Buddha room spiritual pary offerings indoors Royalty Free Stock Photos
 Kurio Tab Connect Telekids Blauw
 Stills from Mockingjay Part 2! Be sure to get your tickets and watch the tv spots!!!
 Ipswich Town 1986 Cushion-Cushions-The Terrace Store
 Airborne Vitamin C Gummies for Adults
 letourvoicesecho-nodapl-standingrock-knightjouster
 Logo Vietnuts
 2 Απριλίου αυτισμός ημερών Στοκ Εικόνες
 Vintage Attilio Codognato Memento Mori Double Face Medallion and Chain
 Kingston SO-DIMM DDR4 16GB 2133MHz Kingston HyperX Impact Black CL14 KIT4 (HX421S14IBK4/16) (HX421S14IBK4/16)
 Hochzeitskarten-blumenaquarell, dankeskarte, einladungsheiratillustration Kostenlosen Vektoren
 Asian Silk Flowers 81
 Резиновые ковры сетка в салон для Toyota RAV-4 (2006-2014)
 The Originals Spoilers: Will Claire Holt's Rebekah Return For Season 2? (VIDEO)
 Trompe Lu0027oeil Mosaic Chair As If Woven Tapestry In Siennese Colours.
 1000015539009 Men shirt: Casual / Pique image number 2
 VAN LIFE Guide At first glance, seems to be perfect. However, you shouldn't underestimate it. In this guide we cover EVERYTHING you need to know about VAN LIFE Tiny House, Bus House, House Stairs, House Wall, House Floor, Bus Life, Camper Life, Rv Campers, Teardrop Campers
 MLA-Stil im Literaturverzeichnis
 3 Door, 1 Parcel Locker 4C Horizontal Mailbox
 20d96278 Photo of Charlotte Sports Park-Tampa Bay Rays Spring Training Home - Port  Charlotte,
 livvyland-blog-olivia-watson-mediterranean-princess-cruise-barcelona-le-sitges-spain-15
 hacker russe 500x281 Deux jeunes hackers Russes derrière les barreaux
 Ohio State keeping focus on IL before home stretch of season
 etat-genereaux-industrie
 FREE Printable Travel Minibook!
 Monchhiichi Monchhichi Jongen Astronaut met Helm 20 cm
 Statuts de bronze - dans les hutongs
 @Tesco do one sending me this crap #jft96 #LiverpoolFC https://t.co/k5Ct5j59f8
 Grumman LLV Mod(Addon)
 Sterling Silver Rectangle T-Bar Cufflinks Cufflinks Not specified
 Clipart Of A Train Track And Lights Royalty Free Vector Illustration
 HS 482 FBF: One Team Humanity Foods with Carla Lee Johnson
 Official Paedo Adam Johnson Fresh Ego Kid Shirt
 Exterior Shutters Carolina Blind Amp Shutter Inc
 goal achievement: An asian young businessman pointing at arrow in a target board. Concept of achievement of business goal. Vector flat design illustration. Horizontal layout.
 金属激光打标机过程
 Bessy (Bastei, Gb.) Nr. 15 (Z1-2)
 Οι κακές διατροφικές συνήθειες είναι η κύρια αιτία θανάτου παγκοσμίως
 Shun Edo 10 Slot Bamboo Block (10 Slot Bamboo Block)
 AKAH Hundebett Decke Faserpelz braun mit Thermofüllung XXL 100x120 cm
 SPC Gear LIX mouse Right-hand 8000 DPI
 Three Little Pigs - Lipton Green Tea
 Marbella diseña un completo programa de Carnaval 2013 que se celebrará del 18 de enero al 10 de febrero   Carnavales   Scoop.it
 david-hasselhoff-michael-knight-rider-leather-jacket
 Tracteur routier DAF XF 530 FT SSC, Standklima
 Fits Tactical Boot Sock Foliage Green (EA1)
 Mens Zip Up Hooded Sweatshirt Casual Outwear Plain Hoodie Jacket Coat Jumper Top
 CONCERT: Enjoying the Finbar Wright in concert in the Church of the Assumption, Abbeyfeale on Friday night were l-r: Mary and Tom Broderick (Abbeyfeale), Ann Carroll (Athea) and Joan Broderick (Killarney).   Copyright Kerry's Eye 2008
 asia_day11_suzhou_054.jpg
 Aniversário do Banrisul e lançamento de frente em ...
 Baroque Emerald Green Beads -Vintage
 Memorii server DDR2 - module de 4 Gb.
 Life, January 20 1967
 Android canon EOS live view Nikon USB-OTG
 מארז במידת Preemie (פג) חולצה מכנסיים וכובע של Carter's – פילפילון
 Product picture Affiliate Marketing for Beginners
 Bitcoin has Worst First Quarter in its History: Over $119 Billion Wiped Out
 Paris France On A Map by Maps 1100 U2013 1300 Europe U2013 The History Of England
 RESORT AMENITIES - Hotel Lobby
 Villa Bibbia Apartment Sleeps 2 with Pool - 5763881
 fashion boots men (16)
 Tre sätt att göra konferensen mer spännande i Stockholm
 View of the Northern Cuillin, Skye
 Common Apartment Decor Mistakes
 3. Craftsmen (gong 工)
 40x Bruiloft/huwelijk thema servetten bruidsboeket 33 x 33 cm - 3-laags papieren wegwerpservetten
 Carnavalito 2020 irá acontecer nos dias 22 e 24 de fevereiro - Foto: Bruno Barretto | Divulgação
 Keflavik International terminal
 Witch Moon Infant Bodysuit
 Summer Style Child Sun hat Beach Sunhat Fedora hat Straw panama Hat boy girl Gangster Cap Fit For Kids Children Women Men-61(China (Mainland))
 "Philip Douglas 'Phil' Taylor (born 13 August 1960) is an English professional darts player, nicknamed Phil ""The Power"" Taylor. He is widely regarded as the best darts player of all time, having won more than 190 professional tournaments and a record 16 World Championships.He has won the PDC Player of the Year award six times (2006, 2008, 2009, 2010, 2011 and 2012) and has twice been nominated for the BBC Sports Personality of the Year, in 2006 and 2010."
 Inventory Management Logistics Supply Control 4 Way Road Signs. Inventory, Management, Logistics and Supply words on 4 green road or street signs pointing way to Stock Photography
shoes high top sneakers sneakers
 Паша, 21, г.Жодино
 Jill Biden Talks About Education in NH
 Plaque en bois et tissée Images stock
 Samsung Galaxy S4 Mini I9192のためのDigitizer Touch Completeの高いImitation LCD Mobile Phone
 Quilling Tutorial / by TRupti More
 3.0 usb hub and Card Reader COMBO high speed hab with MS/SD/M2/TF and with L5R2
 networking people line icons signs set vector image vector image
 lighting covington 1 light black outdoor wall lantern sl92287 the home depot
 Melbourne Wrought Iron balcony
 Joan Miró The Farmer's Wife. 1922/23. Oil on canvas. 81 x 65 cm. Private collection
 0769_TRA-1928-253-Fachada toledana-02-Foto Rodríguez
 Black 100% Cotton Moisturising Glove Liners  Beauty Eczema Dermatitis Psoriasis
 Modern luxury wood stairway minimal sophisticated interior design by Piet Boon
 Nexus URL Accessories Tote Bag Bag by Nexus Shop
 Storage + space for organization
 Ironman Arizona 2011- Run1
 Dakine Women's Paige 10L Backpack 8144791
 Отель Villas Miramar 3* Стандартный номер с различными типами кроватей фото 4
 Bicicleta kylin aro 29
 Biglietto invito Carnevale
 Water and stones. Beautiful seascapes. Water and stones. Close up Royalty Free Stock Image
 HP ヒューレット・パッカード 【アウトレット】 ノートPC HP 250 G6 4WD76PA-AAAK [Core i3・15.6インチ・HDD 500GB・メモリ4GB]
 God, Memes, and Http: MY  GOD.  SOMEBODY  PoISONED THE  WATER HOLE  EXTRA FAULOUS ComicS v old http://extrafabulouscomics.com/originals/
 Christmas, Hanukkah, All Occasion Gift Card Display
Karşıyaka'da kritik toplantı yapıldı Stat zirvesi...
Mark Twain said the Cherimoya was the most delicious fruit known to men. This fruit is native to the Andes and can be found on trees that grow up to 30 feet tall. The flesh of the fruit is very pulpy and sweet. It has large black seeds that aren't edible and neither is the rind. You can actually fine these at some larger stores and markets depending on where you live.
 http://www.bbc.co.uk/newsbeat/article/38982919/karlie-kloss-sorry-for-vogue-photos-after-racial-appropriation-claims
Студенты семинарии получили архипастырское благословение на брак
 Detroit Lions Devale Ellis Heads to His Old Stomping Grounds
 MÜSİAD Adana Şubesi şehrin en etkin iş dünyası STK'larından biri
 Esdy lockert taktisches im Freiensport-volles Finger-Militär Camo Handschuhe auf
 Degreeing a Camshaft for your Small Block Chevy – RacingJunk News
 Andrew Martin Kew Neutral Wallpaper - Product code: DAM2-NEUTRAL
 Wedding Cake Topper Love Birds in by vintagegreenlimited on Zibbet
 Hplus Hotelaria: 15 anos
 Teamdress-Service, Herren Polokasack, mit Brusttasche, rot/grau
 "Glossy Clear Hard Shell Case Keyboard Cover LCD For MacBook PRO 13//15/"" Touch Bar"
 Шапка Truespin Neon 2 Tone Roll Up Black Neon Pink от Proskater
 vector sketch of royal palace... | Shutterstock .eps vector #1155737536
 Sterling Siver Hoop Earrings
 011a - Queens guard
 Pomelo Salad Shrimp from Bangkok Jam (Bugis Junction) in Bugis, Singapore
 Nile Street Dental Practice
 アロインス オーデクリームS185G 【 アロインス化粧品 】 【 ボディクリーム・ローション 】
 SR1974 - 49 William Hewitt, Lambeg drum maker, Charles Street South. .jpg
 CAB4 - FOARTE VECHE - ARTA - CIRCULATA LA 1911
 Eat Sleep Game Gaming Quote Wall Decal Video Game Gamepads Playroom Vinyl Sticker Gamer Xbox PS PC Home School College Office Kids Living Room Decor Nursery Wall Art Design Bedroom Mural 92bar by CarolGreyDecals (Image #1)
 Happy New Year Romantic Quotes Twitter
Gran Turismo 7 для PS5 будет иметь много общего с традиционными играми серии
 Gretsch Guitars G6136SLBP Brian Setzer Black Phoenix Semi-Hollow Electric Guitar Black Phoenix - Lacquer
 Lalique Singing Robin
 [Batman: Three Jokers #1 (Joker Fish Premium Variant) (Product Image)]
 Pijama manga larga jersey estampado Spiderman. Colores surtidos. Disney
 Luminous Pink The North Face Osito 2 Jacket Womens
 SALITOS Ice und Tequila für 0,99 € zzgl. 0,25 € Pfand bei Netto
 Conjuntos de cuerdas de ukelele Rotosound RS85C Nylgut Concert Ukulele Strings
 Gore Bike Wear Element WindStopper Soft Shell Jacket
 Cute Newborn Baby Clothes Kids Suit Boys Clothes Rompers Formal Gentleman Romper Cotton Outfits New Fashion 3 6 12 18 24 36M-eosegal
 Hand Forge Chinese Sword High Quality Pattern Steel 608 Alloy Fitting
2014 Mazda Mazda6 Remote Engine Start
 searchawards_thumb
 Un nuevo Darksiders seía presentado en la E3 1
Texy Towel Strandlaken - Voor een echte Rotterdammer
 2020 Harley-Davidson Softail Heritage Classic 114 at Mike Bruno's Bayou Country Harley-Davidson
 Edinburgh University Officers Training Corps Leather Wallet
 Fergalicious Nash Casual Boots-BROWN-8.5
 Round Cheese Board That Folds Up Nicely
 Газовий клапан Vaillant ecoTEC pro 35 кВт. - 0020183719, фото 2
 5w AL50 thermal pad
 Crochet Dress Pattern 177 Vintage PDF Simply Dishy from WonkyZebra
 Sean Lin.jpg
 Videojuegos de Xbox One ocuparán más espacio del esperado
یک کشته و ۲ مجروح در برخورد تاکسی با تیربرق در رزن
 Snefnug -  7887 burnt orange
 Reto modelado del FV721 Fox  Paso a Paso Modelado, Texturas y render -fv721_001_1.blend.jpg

# Work task
Take from the material above the lines running from the one with "Joan Miró The" through the one with "HP ヒューレット・パッカード 【アウトレット】", and repeat them exactly, with nothing else.

# Result for this exercise
 Joan Miró The Farmer's Wife. 1922/23. Oil on canvas. 81 x 65 cm. Private collection
 0769_TRA-1928-253-Fachada toledana-02-Foto Rodríguez
 Black 100% Cotton Moisturising Glove Liners  Beauty Eczema Dermatitis Psoriasis
 Modern luxury wood stairway minimal sophisticated interior design by Piet Boon
 Nexus URL Accessories Tote Bag Bag by Nexus Shop
 Storage + space for organization
 Ironman Arizona 2011- Run1
 Dakine Women's Paige 10L Backpack 8144791
 Отель Villas Miramar 3* Стандартный номер с различными типами кроватей фото 4
 Bicicleta kylin aro 29
 Biglietto invito Carnevale
 Water and stones. Beautiful seascapes. Water and stones. Close up Royalty Free Stock Image
 HP ヒューレット・パッカード 【アウトレット】 ノートPC HP 250 G6 4WD76PA-AAAK [Core i3・15.6インチ・HDD 500GB・メモリ4GB]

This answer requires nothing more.